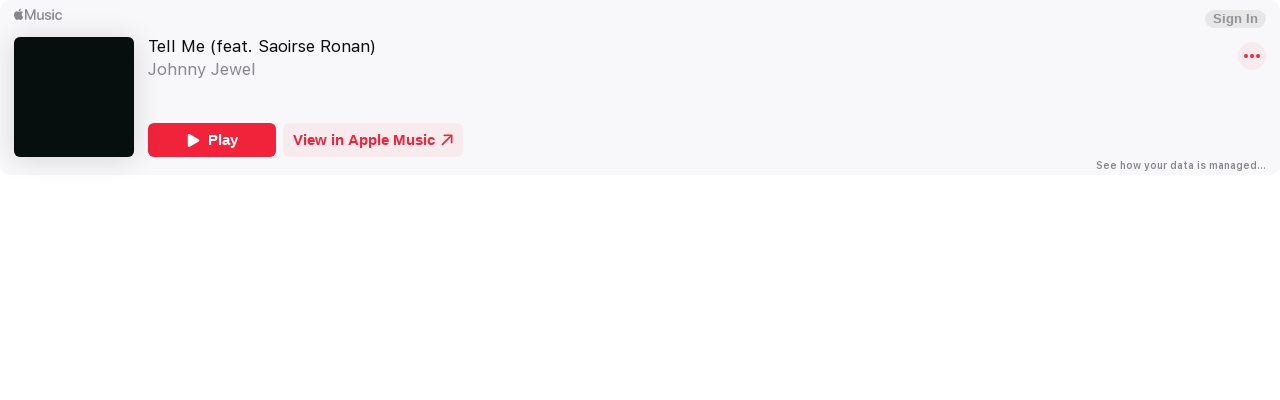

--- FILE ---
content_type: image/svg+xml
request_url: https://js-cdn.music.apple.com/musickit/v3/components/musickit-components/assets/icons/link.svg
body_size: 151
content:
<svg xmlns="http://www.w3.org/2000/svg" width="14" height="16" viewBox="0 0 14 16" role="presentation" focusable="false">
  <path fill-rule="nonzero" d="M7.209 10.481l.844-.856c-.838-.064-1.384-.318-1.796-.73C5.146 7.784 5.152 6.209 6.25 5.11L8.32 3.042c1.11-1.104 2.672-1.11 3.783 0 1.11 1.11 1.098 2.679 0 3.777l-1.244 1.244c.178.406.216.876.152 1.289l1.866-1.86c1.518-1.524 1.53-3.676-.006-5.218C11.33.73 9.171.744 7.647 2.268l-2.165 2.17C3.96 5.962 3.946 8.12 5.49 9.656c.4.4.908.686 1.72.825zm-.286 2.99l2.171-2.177c1.524-1.523 1.536-3.682-.006-5.218-.4-.4-.908-.685-1.72-.825l-.845.857c.838.07 1.384.317 1.797.73 1.11 1.11 1.104 2.685.006 3.783l-2.075 2.07c-1.105 1.104-2.667 1.11-3.777.006-1.111-1.117-1.105-2.679 0-3.783l1.244-1.245a2.315 2.315 0 01-.153-1.288L1.7 8.24c-1.517 1.523-1.53 3.681.007 5.217 1.542 1.543 3.7 1.53 5.217.013z"/>
</svg>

....................

# TASK DETAILS
Down to the last line, set down the data above exactly, and omit all images.

# TASK OUTPUT
--- FILE ---
content_type: image/svg+xml
request_url: https://js-cdn.music.apple.com/musickit/v3/components/musickit-components/assets/icons/link.svg
body_size: 151
content:
<svg xmlns="http://www.w3.org/2000/svg" width="14" height="16" viewBox="0 0 14 16" role="presentation" focusable="false">
  <path fill-rule="nonzero" d="M7.209 10.481l.844-.856c-.838-.064-1.384-.318-1.796-.73C5.146 7.784 5.152 6.209 6.25 5.11L8.32 3.042c1.11-1.104 2.672-1.11 3.783 0 1.11 1.11 1.098 2.679 0 3.777l-1.244 1.244c.178.406.216.876.152 1.289l1.866-1.86c1.518-1.524 1.53-3.676-.006-5.218C11.33.73 9.171.744 7.647 2.268l-2.165 2.17C3.96 5.962 3.946 8.12 5.49 9.656c.4.4.908.686 1.72.825zm-.286 2.99l2.171-2.177c1.524-1.523 1.536-3.682-.006-5.218-.4-.4-.908-.685-1.72-.825l-.845.857c.838.07 1.384.317 1.797.73 1.11 1.11 1.104 2.685.006 3.783l-2.075 2.07c-1.105 1.104-2.667 1.11-3.777.006-1.111-1.117-1.105-2.679 0-3.783l1.244-1.245a2.315 2.315 0 01-.153-1.288L1.7 8.24c-1.517 1.523-1.53 3.681.007 5.217 1.542 1.543 3.7 1.53 5.217.013z"/>
</svg>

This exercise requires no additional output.